Three mergers in less than a year, and another one brewing on the horizon, Saudi Arabia’s insurance sector, one of the largest in the global Takaful space, is in consolidation mode. VINEETA TAN writes that this has been carefully engineered by the regulator amid smaller firms buckling under the pressures of stiff competition and unforgiving economic forces.
AlAhli Takaful Company (ATC) has entered into a 12-month exclusivity period with Arabian Shield Cooperative Insurance Company to commence reciprocal due diligence as well as negotiation on the final terms of the two combining operations under the ambit of the Arabian Shield Cooperative Insurance Company. The two insurers have reached an initial agreement that the basis of the valuation would be the adjusted equity book value in addition to the embedded value of the protection and savings portfolio of ATC.
Should the merger go ahead, shareholders of ATC will receive newly issued shares of Arabian Shield. ATC, which has engaged Falcom Financial Services Company as the financial advisor for the deal, in a bourse filing announced that the merger is expected to absorb all its employees and should not result in any involuntary redundancies.
This negotiation comes on the heels of three mergers over the last 12 months, the most recent being between AlJazira Takaful Taawuni and Solidarity Saudi Takaful; preceded by the amalgamation of Walaa Cooperative Insurance Company with MetLife, American International Group and the Arab National Bank for Cooperative Insurance; and the merger of Gulf Union Cooperative Insurance Company with Al-Ahlia Cooperative Insurance Company.
Such vibrant merger and acquisition (M&A) activities within the Saudi insurance sector is thanks to a large part to efforts by the Saudi Central Bank (SAMA) to bolster its competitive insurance market which is highly concentrated in the hands of a few despite being serviced by 30 licensed insurance operators.
Fitch Ratings calculations show that 66% of the insurance market share is held by the Kingdom’s four-largest operators: Bupa Arabia, Tawuniya, MEDGULF and Al Rajhi Takaful.
To raise operational efficiency and enhance the financial strength of the smaller players, SAMA called on insurers to opt for M&A, and in fact, required insurers to review and restructure their businesses. It put in place stricter rules on minimum capital reserve to improve both qualitative and quantitative aspects of the sector regulations; the new solvency rules are expected to drive smaller insurance companies to merge. SAMA also suspended insurance operators from issuing new insurance contracts until the capital and solvency criteria are met.
Earlier this week, SAMA Governor Dr Fahd Abdullah Al-Mubarak, at an event recognizing the merger of AlJazira Takaful Taawuni and Solidarity Saudi Takaful, once again made a clarion call for insurers to merge and acquire in order to achieve Saudi’s Vision 2030. The national framework outlined measures, including M&As, to promote the growth, stability and sustainability of the insurance sector.
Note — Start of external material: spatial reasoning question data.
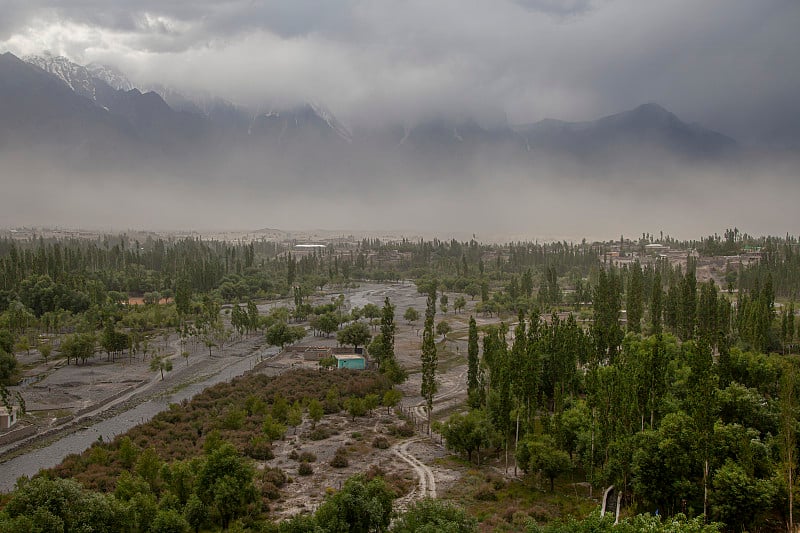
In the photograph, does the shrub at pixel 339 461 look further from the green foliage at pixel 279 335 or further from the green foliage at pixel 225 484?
the green foliage at pixel 279 335

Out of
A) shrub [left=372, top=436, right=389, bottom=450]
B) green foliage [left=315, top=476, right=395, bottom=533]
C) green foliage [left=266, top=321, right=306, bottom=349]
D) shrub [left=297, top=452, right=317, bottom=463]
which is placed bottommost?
shrub [left=372, top=436, right=389, bottom=450]

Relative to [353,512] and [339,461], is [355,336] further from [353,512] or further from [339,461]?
[353,512]

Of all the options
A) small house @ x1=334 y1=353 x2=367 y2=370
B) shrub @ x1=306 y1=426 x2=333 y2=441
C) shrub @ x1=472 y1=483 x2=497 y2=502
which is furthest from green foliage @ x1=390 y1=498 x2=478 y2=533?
small house @ x1=334 y1=353 x2=367 y2=370

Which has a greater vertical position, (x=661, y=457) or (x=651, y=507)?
(x=661, y=457)

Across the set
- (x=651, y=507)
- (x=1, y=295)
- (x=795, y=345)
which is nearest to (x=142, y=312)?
(x=1, y=295)

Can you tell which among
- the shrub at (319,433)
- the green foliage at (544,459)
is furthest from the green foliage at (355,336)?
the green foliage at (544,459)

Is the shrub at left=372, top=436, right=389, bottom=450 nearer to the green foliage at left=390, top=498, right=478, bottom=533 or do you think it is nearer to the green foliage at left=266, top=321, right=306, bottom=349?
the green foliage at left=390, top=498, right=478, bottom=533

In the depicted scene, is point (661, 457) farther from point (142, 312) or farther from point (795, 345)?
point (142, 312)
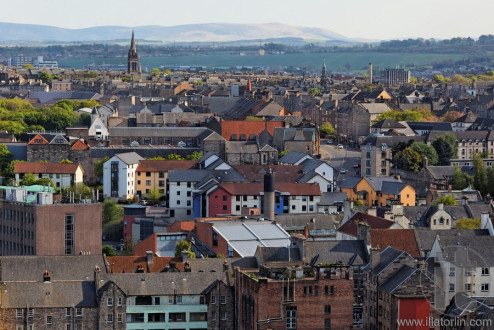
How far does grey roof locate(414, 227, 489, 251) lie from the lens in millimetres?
52531

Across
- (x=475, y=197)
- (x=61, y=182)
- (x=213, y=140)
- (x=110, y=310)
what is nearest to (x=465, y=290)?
(x=110, y=310)

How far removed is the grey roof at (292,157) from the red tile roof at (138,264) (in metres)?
33.2

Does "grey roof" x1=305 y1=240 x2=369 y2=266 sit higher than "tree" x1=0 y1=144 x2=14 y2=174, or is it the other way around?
"grey roof" x1=305 y1=240 x2=369 y2=266

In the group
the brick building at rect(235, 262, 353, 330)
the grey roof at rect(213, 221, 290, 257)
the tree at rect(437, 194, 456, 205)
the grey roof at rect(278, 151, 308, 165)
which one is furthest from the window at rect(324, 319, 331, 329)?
the grey roof at rect(278, 151, 308, 165)

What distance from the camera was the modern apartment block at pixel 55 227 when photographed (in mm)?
58938

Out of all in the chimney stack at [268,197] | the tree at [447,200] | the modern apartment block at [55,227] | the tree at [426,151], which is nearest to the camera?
the modern apartment block at [55,227]

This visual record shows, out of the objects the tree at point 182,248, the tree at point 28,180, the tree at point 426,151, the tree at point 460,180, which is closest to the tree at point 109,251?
the tree at point 182,248

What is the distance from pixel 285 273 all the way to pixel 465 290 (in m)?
5.50

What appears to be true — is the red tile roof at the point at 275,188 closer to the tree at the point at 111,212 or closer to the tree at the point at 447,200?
the tree at the point at 111,212

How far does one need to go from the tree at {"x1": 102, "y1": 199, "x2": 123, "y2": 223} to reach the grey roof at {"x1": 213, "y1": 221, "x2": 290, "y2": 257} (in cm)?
1438

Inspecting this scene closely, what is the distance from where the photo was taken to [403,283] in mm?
41625

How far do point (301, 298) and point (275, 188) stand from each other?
29629 millimetres

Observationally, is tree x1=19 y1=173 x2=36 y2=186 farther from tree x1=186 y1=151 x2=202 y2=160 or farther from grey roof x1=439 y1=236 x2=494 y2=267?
grey roof x1=439 y1=236 x2=494 y2=267

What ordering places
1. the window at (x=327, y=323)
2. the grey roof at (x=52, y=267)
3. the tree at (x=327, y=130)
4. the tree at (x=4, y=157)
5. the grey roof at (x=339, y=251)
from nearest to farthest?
the window at (x=327, y=323), the grey roof at (x=339, y=251), the grey roof at (x=52, y=267), the tree at (x=4, y=157), the tree at (x=327, y=130)
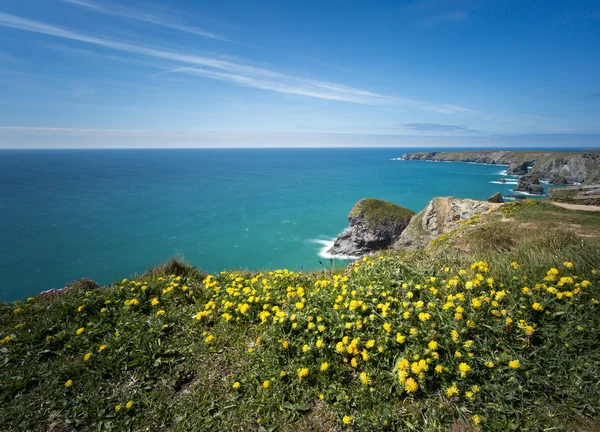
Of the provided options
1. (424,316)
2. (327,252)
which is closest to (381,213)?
(327,252)

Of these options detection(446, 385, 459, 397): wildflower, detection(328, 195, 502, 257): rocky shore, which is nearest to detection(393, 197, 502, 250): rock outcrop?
detection(328, 195, 502, 257): rocky shore

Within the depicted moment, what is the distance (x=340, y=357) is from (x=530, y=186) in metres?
126

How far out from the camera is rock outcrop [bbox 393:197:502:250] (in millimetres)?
30656

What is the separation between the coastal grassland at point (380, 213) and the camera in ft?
145

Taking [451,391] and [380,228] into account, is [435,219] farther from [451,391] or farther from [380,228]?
[451,391]

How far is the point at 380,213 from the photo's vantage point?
44938 mm

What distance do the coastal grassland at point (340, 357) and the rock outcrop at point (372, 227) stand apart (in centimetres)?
3903

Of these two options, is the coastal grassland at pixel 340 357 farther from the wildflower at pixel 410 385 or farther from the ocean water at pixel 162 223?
the ocean water at pixel 162 223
The Saudi government, through the Financial Sector Development Program, aims to raise the contribution of its Shariah compliant cooperative insurance sector to the nation’s GDP.
Total gross written premiums in Saudi contracted by 0.4% year-on-year in the third quarter of 2020 to SAR8.8 billion (US$2.34 billion), according to latest statistics by SAMA. Post-Zakat income generated by Saudi insurance companies grew 1.9% over the same period to stand at SAR294.9 billion (US$78.53 billion).